The Commissioner failed to appreciate the fact that the goods were mainly sold through M/s Insight Marketing, a dummy unit, created by M/s Canon Domestic Appliances. The proprietor of M/s Insight Marketing was the nephew of the proprietor of M/s Canon Domestic Appliances and was paid Rs. 5,000/- per month as salary for acting as proprietor. Most of the goods were sold to M/s Insight Marketing in polyethylene bags and it was further packed in marketable condition by M/s Insight Marketing an sold at higher prices. Further, only small quantities of goods were sold through other dealers such as M/s Canon Domestic Appliances Pvt. Ltd. another related company at the same price and also through M/s Amba Business Centre as cover. In the circumstances the Commissioner ought to have appreciated that M/s Insight Marketing was only an extension of the assessee viz M/s Canon Domestic Appliances and therefore, the wholesale price at which M/s Insight Marketing sold to their customers should have been taken as the correct assessable value as alleged in the show cause notice with sufficient evidences. Shri Moolchand Gandhi, Proprietor of the assessee in his statement dtd. 5.9.97 recorded under Section 14 of CEA, 1944 admitted that double the numbers of kinetisers were removed from his factory by using the same invoice twice. Shri. Jignesh Virchand Chheda, Proprietor of M/s Insight Marketing confirmed the above facts in his statements dtd 8.9.97 and 11.9.97 that he was the proprietor for name sake only and that Shri Hemraj Gangji Cheeda, brother of Moolchand Chheda, Proprietor of the assessee was the person who actually looked after the business.

The specific records recovered from dealers revealed that more than double the quantity of goods received were cleared. It was observed that M/s Indeas unlimited (notice No. 3): had sold 2867 nos. of kinetisers against purchase of 1174 nos. of kinetisers and hence it was clear that there was a clearance of huge nos. of kinetisers without being accounted for as against the quantity received under bills/invoice which confirmed the fact of using same C.Ex. invoices twice for removal of kinetisers from the premises of M/s Canon Domestic applicances.

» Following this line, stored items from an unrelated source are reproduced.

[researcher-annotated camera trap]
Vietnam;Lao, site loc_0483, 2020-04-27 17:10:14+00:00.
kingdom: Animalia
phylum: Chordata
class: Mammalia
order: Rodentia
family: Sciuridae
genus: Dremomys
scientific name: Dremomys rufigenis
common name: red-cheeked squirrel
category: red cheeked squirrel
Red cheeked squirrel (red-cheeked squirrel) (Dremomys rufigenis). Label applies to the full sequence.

Commissioner, has not taken cognizance of the fact that the case was based on clandestine removal of excisable goods by the assessee adopting fraudulent means and therefore it should not have been derived by the Commissioner, that the department had not come across any irregularity committed by the assessee, while sending the inputs or receiving the processed goods, and therefore, erred in not relying on the sold evidences on record in respect of such clandestine removal.

As such the said order does not appear to be proper, legal and correct.

3. After considering the order impugned and the grounds taken by Revenue, we are of the opinion that the Commissioner has not considered the material on records and has passed an order which cannot be sustained. We would therefore set aside the order and remand the matter back to the Commissioner. He should give an opportunity of hearing to the noticee and thereafter re-determine the issues and arrive at finding on the grounds as taken by Revenue in this appeal including the defence raised by the noticee in the denova proceeding and pass an order thereafter.

4. Appeal allowed as remand for denova adjudication.